Task requirements:
Turn the lines of the listing below into a numbered list, from the line containing "How far apart" through the last line of the listing, inclusive. Leave out blank lines and include nothing else.

─── Record set

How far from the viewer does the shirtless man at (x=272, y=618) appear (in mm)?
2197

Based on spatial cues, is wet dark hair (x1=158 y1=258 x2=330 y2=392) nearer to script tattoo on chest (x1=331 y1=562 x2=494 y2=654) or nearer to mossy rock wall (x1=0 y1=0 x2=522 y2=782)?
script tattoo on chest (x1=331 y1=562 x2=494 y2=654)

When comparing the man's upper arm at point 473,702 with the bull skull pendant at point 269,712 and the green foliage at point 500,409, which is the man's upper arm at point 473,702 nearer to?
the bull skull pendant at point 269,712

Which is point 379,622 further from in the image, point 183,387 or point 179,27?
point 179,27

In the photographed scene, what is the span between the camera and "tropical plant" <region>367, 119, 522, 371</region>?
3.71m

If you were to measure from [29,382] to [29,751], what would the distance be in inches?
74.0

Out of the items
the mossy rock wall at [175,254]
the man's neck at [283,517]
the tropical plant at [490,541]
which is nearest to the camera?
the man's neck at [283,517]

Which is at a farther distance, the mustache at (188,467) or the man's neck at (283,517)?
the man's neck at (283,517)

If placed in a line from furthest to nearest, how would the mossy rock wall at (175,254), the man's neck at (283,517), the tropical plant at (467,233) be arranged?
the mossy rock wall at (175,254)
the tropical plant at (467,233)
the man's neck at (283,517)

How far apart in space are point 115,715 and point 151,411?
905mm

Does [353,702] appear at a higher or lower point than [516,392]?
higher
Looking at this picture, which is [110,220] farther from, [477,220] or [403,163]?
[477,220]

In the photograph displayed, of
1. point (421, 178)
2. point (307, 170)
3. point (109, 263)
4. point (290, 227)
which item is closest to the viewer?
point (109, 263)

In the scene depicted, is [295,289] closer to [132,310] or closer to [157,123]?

──────

Correct result:
1. How far apart in space are point 115,715 and point 151,411?
2. 905mm
3. Does [353,702] appear at a higher or lower point than [516,392]?
4. higher
5. Looking at this picture, which is [110,220] farther from, [477,220] or [403,163]?
6. [477,220]
7. In the photograph displayed, of
8. 1. point (421, 178)
9. 2. point (307, 170)
10. 3. point (109, 263)
11. 4. point (290, 227)
12. which item is closest to the viewer?
13. point (109, 263)
14. In the scene depicted, is [295,289] closer to [132,310] or closer to [157,123]?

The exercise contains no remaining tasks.